A decisão judicial determina que Hang se abstenha de adotar condutas que influenciem o voto dos funcionários da empresa nesta eleição. Também não pode obrigar ou induzir os trabalhadores a participarem de manifestação política em favor de candidatos ou partidos políticos. Além disso, proíbe que a Havan faça pesquisas de intenção de voto entre os funcionários. 

"Não cabe ao empregador, no ambiente de trabalho de seus empregados, promover atos políticos em favor ou desfavor de candidatos ou agremiações, fazendo-os de "claque". Nem há como ponderar que a participação dos empregados é livre e espontânea, na medida em que o eventual não comparecimento, ainda mais durante o expediente, poderia ser facilmente constatado e penalizado com represálias injustas" –  argumentou o juiz do Trabalho Carlos Alberto Pereira de Castro.A Justiça determina ainda que a decisão seja exposta nas lojas e unidades administrativas da rede de varejo pelo país. E mais, deve ser veiculada nas redes sociais dos réus do processo, que são a Havan e o proprietário, Luciano Hang.

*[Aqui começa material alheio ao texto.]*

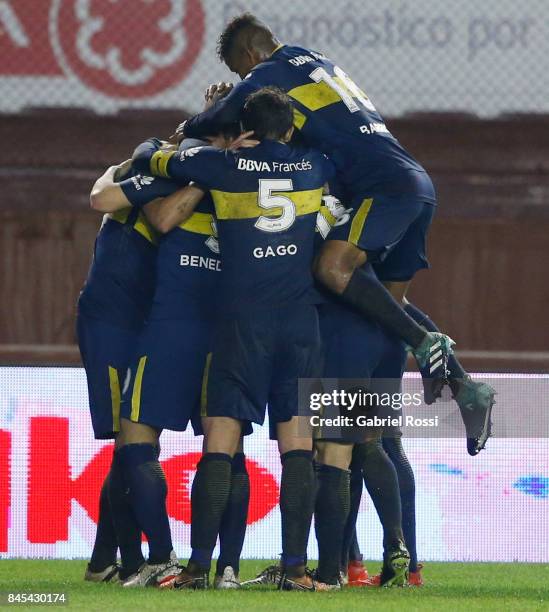 Dario Benedetto of Boca Juniors celebrates with teammates after scoring the first goal of his team during a match between Lanus and Boca Juniors as...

"(…) em até 24 horas da ciência da decisão judicial concessiva da liminar ora requerida, vídeo em todas as redes sociais dos Réus, cujo teor deve restringir-se à fiel leitura da decisão judicial concessiva da liminar ora requerida, de modo a cientificar os empregados quanto ao seu direito de escolher livremente candidatos a cargos eletivos, bem como quanto à impossibilidade e ilegalidade de se realizar campanha pró ou contra determinado candidato, coagindo, intimidando, admoestando ou influenciando o voto de seus empregados, com abuso de poder diretivo", diz trecho da decisão. 

O Ministério Público do Trabalho pediu ainda veiculação de direito de resposta em três canais de grande audiência da rede nacional em horário nobre. No entanto, a solicitação foi negada. A Justiça argumentou que estes canais não foram usados pela Havan para expor o vídeo que gerou a ação judicial. A multa por descumprimento foi fixada em R$ 500 mil. Será aplicada por estabelecimento em que não for fixada a decisão judicial. 

Entenda o caso
A ação do MPT ocorre após Hang aparecer em um vídeo, publicado no Facebook, no qual reuniu os funcionários da empresa e afirmou que vai repensar o plano estratégico de expansão da rede de lojas em caso de vitória de um candidato de esquerda. O empresário também cita a realização de uma pesquisa interna que apontou que 30% dos colaboradores estariam pensando em votar em branco ou nulo.